Mike Cohn works as Software Team Leader for Telephone Response Technologies. He has an M.A. in economics from the Claremont Graduate School and is pursuing an M.S. in computer science at the University of Idaho. His interests include software engineering, object-oriented design, and anything remotely related to C or C++. He can be reached at 70324,3535 on Compuserve.
By now we've all experienced it. In fact, hardly a week goes by when we don't at some point deal with an Interactive Voice Response (IVR) system. IVR systems are those that allow us to determine our bank account balances, confirm airline reservations, order retail merchandise or request product information from companies solely by using our telephone keypads. It may come as a surprise to many programmers that a great deal of these IVR systems are being run by standard MS-DOS machines equipped with add-on cards.
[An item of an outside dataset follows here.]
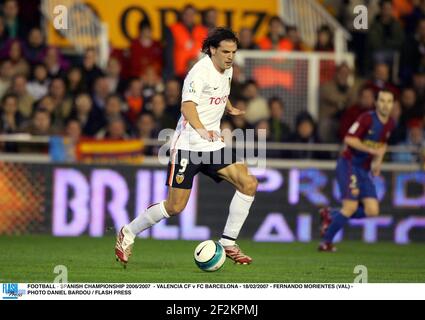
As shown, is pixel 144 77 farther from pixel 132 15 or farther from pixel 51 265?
pixel 51 265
Despite the power inherent in these applications, programming them can be made quite simple given the proper basic framework. Because one of the basic requirements of an IVR system is that it handle multiple incoming phone lines, the code presented here will be of interest to anyone who could make use of a multitasking state machine in C++.
Necessary Hardware
In order to set up an IVR system, you will need two pieces of special hardware an add-on card to interface with an incoming telephone line, and a record adapter. The record adapter is a small box that connects in-line between your speech card and your telephone. It allows you to simulate an incoming call. You could program a system without the record adapter by actually calling into your system over the local phone lines. This is not only inconvenient, however, it also reduces the quality of your recordings because of the inherent line noise.Voice cards are available from a variety of manufacturers, ranging from Talking Technologies' BigMouth on the low end to Dialogic on the upper end. Because of their superiority of features and applicability to multi-line systems, the example developed in this article uses the Dialogic cards. However, the basic concepts presented here are portable among most card manufacturers. The use of C++ allows for the encapsulation of any card-specific details.
Basic Concepts
Channel Event Queue
The Dialogic speech cards maintain an internal queue of events which occur on all phone channels within the system. Events are signalled when certain multitasking functions of the hardware are completed. These functions include playing and recording messages, getting touch tone input from a caller, and performing outdialing operations. As these events occur, the speech card will store the information. It may then be retrieved through a call to the Dialogic library function gtevtblk.
Read/Write Block
When messages are recorded or played on the speech cards, information is passed between the calling program and the speech card through a read/write block. This C structure is defined in the Dialogic library. It is used for passing information such as the file handle to use, the number of bytes read or written, and the maximum number of seconds of silence before cancelling a record.
The Sample Application
Because our system will support multiple phone channels in a single machine, it will be important to maintain information about the current state of each channel. For example, channel 1 may be playing the "hello" message, while channel 2 is getting input from a caller, and channels 3 and 4 are idle. Maintaining this state information can most easily be accomplished by using state machines that control the flow through the system of the individual phone lines. A State Transition Diagram for this program is shown in Figure 1.As you can see, this example program involves ten states with all phone channels beginning in the Wait For Ring state. After a ring is detected, the channel will transition to the Offhook state this is the computer's equivalent of lifting the receiver. If that operation is successful, it will be followed by the Hello state. If the offhook operation is not successful, the channel will be placed back onhook and return to Wait For Ring. At the Hello state, a simple message informing the user that he has reached our IVR system is played.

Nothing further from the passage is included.